“No question,” Masur says, “politics was on everyone’s mind” as our heroes began their journey. “Jefferson and Madison’s tour through Federalist New England undoubtedly reinforced for them the necessity of taking a firm public stand against what they saw as the heresies of the day. Yet, in the end, politics was not their main purpose.” “Health, recreation, and curiosity,” said Madison, prompted their trip. What else might we expect him to have said?
From then on, each chapter of the book about the journey itself is titled to refer to one of the main matters of interest to Jefferson and Madison as they made their way. Jefferson famously was a man of encyclopedic interests, and Madison, too, could be prompted to take up matters of fascination. While we are prone to think of them now as among the premier politicians in the country’s history, both of them were first substantial farmers, of course, and one of the purposes of their journey was to investigate the problems posed to American agriculture by the Hessian fly.
Masur provides information about the new pest’s appearance in Europe, about Jefferson’s role in spurring the American Philosophical Society to investigate the Hessian fly, about the questions regarding the fly—when it first appeared, whether it grew from egg or worm, the type(s) of wheat it attacked, how it had been successfully fought—to ask people along their route. “Jefferson’s most extensive writing” on the trip, we learn, “was his notes on the Hessian fly.” “They are never in the grain or chaff,” he jotted, likely irked by the British government’s measures to exclude American wheat imports. Though an amateur scientist, Jefferson was a notable one. In his leisure time, he did significant mental work, and Madison was right along with him. Much of their recreation on the trip had practical application.

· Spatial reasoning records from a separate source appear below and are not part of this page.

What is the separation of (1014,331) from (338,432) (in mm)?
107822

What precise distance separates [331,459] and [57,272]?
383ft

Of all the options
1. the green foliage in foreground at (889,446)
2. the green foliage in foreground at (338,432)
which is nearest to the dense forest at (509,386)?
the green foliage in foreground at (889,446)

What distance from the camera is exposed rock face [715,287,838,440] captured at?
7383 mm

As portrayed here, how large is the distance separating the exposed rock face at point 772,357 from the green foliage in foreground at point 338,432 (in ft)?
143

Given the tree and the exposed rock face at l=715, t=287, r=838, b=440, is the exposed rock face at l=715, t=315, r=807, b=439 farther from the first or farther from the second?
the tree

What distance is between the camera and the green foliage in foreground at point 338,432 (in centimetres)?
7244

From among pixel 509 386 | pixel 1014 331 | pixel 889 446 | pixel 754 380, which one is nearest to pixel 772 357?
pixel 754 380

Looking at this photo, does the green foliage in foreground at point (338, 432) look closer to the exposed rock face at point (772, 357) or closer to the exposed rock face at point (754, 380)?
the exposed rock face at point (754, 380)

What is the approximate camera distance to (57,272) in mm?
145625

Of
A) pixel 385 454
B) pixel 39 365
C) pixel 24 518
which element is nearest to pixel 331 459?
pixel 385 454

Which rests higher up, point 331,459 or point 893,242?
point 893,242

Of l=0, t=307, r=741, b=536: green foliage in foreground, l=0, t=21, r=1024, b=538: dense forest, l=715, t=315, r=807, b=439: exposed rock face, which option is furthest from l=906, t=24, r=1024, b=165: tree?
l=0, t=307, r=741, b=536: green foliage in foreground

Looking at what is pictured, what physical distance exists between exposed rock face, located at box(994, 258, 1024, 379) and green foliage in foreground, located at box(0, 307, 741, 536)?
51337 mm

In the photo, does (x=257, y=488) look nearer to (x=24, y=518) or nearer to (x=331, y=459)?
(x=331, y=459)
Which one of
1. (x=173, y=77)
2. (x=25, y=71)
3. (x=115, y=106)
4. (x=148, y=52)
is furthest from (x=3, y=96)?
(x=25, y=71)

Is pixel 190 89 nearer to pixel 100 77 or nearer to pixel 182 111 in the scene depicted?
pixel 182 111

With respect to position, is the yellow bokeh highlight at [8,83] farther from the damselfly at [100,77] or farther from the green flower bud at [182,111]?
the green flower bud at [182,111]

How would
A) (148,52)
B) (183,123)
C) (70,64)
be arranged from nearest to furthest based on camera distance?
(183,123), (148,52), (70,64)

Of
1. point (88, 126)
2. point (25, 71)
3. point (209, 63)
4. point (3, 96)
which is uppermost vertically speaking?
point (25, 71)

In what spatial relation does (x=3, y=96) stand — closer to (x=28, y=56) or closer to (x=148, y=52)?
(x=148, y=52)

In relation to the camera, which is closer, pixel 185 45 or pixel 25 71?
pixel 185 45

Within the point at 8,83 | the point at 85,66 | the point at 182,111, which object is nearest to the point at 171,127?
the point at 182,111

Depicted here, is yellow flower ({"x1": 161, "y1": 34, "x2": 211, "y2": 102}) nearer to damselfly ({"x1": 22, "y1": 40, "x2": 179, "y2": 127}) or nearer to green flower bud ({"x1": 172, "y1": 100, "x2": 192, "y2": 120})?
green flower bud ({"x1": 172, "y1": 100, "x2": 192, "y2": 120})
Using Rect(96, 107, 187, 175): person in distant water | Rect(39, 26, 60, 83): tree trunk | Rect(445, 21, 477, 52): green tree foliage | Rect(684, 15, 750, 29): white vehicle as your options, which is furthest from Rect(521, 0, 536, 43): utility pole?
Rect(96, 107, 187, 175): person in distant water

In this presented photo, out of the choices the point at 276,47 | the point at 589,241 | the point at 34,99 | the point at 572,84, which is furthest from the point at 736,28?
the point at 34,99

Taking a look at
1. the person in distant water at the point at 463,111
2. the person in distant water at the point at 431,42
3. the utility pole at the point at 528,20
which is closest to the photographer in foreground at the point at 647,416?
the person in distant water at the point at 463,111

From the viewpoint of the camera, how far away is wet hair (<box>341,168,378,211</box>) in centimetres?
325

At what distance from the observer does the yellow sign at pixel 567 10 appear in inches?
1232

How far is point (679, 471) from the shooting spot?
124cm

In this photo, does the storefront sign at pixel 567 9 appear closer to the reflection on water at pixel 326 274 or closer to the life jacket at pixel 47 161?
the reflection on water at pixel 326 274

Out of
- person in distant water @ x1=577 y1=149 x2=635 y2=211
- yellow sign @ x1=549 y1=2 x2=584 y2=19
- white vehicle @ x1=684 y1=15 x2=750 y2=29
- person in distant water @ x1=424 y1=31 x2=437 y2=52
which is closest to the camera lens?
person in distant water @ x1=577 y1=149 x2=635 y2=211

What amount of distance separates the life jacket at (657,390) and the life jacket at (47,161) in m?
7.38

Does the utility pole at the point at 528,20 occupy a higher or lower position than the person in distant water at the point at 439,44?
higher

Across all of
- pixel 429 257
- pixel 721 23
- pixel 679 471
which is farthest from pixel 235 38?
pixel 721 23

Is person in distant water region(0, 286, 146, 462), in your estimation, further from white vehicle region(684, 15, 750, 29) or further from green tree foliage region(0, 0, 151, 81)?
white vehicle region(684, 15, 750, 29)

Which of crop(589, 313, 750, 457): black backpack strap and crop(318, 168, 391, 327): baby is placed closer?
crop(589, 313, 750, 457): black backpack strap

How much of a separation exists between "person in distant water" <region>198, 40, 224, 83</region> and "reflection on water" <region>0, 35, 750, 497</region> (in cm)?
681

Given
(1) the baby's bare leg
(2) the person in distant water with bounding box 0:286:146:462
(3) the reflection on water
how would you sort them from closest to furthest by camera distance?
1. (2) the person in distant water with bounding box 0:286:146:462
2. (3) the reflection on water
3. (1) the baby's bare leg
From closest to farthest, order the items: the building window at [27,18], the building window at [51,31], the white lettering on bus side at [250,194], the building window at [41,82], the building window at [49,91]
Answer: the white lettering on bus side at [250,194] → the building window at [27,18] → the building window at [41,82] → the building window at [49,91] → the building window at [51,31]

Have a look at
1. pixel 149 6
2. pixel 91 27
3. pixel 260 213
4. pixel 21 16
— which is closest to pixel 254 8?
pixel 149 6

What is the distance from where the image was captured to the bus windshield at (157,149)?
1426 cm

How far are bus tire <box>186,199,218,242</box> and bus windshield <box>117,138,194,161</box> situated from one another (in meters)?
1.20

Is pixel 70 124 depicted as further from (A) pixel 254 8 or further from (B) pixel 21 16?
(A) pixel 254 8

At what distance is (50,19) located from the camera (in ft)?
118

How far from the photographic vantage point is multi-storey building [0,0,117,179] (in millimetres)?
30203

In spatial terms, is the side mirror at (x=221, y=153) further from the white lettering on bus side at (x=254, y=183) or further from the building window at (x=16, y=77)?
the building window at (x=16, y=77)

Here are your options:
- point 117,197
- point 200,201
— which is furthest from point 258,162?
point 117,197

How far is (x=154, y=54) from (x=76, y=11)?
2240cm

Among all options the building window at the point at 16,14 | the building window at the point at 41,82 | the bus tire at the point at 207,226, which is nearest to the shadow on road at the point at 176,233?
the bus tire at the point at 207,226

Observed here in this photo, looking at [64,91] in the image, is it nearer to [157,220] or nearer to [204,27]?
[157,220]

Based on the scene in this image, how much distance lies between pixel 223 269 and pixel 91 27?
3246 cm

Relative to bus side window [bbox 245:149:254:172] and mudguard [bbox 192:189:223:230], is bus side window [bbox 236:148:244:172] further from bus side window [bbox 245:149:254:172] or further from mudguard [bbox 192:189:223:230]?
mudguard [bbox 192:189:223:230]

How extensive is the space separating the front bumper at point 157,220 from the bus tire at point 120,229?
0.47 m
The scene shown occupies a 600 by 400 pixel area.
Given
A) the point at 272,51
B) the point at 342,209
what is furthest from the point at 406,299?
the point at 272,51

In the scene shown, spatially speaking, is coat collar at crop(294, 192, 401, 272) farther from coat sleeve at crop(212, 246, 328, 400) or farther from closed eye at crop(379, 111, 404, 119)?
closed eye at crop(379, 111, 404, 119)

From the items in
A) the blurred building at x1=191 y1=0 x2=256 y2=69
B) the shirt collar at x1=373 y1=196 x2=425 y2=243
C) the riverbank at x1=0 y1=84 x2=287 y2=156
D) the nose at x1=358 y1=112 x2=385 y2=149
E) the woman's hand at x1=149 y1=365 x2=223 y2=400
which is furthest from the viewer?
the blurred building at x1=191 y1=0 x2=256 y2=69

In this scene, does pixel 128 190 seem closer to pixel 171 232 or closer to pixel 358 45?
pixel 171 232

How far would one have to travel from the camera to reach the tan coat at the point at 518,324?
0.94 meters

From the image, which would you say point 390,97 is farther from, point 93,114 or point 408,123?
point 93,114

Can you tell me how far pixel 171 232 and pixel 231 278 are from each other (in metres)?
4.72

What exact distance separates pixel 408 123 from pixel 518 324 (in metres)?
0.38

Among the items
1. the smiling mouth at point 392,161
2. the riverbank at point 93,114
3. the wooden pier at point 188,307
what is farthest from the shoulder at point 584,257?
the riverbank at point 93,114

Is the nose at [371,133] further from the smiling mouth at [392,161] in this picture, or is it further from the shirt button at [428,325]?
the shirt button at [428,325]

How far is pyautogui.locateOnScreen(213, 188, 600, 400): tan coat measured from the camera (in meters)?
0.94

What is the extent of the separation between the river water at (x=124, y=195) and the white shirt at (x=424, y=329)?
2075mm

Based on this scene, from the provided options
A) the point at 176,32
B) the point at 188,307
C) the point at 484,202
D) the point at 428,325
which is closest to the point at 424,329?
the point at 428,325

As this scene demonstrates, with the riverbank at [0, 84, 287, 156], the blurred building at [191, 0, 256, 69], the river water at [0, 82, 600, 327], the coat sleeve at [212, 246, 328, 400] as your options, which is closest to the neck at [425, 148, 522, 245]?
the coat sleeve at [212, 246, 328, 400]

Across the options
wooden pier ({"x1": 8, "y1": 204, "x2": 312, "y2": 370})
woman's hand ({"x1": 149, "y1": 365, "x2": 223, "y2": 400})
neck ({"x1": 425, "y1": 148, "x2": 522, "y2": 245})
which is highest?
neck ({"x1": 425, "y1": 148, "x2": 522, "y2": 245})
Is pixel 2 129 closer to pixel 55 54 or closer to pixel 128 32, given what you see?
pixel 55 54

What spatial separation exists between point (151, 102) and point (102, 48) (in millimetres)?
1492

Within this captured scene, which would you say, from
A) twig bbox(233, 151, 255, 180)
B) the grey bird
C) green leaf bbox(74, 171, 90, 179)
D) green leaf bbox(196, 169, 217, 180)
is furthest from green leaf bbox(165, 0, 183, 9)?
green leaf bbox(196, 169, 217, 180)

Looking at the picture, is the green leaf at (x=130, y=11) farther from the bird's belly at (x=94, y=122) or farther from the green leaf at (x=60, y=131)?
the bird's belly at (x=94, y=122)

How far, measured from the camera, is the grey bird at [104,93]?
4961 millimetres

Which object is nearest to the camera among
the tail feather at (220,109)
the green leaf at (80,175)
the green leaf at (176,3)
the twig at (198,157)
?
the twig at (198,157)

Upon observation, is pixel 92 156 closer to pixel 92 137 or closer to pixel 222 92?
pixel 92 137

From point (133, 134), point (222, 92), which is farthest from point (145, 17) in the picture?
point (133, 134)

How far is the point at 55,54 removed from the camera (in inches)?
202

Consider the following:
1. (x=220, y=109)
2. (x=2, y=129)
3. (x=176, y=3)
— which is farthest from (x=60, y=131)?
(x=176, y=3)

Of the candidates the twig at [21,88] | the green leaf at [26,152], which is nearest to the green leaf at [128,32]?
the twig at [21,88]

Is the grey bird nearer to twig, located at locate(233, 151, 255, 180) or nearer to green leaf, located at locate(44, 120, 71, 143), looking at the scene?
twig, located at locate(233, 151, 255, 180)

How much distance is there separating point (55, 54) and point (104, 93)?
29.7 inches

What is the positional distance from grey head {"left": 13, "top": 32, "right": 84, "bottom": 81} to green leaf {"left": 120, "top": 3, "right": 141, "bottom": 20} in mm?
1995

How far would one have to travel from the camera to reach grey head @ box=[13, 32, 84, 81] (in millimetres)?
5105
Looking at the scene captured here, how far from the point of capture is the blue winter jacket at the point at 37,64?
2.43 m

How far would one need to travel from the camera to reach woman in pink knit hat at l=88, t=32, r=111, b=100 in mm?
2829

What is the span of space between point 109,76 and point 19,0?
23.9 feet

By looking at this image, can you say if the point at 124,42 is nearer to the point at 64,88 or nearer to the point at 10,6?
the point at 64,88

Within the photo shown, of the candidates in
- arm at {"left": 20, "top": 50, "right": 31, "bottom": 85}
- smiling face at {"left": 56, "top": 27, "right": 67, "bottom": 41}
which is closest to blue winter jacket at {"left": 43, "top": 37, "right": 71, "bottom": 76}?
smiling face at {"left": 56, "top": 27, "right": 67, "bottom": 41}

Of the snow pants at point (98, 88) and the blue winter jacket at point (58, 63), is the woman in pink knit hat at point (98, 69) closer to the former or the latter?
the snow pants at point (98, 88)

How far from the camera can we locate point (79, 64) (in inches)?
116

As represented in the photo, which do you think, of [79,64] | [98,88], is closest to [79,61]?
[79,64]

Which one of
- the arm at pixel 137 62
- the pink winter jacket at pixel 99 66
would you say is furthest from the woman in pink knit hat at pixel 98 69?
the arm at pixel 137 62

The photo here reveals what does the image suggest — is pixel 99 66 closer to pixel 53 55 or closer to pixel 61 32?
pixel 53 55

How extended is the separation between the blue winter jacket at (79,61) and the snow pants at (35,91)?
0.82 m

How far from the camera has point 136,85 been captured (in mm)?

Masur also describes Jefferson’s relationships with one of his daughters and a slave, as shown on this trip. Rather than a single narrative account, the book presents a timeline with several points of interest along it, at which the author delves into related, sometimes distantly related, matters. The “forging of a friendship” in the book’s title does not exactly capture the book’s content. For example, there are sections on Jefferson’s relationship with his younger daughter and on the slave man he took with him to France, neither of which is related to the older man’s relationship with James Madison.